- Prompt: Give every line of the records exactly, please, from the first up to and including the one containing "КК-ММ/КК-МВ".

- Excerpted data:
'''

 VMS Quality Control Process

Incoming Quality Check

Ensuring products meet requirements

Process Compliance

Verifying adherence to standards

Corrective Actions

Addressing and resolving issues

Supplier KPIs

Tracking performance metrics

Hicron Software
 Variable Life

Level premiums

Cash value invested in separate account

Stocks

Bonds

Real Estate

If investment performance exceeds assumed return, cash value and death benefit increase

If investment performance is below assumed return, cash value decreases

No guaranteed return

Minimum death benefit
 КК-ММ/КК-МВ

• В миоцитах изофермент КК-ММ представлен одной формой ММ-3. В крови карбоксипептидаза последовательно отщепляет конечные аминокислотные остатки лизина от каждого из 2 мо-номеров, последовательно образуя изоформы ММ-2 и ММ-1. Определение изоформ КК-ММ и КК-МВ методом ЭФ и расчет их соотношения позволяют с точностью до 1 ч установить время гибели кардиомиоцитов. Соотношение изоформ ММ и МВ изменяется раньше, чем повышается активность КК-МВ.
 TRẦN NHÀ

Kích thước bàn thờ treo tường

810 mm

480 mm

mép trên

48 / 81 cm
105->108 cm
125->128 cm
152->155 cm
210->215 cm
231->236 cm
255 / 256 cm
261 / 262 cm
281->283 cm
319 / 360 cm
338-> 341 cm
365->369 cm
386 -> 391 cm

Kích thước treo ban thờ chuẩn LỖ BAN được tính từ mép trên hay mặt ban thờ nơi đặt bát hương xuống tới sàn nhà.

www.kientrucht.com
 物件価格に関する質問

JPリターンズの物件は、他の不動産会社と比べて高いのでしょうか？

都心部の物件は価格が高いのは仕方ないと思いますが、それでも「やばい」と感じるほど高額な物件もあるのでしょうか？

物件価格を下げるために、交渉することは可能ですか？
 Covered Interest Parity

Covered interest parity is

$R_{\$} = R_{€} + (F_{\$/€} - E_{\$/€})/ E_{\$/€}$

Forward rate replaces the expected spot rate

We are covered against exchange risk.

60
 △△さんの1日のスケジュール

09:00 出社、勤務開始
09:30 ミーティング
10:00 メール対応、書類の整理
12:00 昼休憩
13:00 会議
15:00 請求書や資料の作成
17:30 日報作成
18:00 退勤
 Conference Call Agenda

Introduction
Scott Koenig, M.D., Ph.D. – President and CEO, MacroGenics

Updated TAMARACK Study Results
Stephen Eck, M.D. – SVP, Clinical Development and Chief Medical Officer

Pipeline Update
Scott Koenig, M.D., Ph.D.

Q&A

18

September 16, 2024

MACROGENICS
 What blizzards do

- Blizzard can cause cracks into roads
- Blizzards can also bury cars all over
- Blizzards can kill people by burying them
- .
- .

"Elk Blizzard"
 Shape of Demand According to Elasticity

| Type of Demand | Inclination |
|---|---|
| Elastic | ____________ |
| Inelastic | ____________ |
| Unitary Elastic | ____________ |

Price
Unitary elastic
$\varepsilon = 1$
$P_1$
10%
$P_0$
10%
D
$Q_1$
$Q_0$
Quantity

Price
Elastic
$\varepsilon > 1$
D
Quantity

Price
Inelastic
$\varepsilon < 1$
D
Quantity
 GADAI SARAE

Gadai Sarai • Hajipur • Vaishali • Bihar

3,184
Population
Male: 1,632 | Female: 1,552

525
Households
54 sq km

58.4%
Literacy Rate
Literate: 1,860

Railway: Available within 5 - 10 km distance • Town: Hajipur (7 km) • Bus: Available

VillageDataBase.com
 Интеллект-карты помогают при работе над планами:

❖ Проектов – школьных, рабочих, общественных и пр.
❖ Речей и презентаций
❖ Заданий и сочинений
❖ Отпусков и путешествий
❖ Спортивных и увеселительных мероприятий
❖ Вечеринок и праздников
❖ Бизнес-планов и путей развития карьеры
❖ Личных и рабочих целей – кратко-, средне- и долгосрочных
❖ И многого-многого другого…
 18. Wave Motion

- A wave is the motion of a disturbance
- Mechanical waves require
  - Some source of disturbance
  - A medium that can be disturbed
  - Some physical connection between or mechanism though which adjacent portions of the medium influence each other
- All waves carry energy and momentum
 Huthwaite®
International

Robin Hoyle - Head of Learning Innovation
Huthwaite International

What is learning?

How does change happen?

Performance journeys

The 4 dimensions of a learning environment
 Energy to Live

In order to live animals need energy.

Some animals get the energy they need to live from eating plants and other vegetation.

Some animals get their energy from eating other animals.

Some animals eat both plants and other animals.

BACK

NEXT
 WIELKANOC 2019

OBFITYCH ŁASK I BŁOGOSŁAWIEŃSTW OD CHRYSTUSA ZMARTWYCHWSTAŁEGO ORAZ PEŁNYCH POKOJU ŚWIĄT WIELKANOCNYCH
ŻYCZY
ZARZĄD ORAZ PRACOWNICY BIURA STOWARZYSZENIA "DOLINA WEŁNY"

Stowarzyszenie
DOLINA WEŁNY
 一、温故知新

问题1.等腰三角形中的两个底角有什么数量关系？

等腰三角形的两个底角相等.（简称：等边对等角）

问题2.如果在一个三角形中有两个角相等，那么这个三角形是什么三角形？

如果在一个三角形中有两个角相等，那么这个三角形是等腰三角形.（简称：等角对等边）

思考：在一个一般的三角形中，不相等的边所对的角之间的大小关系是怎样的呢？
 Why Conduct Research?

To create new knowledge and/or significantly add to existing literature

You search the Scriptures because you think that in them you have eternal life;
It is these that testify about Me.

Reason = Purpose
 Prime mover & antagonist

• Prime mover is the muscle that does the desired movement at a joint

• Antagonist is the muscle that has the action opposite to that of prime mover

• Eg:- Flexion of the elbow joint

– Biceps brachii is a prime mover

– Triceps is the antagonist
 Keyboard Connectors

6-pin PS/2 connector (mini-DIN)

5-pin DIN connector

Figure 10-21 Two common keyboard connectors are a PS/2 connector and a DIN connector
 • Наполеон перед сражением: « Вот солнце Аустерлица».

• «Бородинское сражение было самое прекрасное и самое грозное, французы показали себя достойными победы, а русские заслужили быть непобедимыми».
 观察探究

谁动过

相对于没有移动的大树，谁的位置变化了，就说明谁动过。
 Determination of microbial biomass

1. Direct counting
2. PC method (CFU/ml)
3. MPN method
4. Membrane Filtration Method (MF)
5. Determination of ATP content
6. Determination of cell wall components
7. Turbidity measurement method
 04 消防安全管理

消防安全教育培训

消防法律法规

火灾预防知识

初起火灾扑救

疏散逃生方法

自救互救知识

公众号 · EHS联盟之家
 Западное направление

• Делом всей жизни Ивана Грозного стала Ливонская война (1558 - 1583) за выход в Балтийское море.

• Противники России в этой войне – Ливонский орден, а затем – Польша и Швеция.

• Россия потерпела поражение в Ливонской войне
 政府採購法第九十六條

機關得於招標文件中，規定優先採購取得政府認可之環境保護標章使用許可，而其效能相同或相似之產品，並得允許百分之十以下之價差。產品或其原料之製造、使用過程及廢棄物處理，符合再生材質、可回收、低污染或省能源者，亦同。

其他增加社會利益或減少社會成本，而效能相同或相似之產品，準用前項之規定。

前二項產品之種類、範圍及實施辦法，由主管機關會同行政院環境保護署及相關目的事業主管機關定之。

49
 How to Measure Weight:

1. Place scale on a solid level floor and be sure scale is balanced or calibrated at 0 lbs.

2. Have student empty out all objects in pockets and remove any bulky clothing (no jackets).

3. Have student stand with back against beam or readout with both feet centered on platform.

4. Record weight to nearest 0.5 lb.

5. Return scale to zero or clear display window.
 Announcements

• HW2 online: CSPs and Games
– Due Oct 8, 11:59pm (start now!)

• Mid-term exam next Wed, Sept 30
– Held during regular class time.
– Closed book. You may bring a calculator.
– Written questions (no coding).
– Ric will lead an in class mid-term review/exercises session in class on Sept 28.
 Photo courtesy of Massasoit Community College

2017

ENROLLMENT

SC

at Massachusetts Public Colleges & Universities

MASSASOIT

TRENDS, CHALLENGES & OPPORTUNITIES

'''

- Answer section:
 VMS Quality Control Process

Incoming Quality Check

Ensuring products meet requirements

Process Compliance

Verifying adherence to standards

Corrective Actions

Addressing and resolving issues

Supplier KPIs

Tracking performance metrics

Hicron Software
 Variable Life

Level premiums

Cash value invested in separate account

Stocks

Bonds

Real Estate

If investment performance exceeds assumed return, cash value and death benefit increase

If investment performance is below assumed return, cash value decreases

No guaranteed return

Minimum death benefit
 КК-ММ/КК-МВ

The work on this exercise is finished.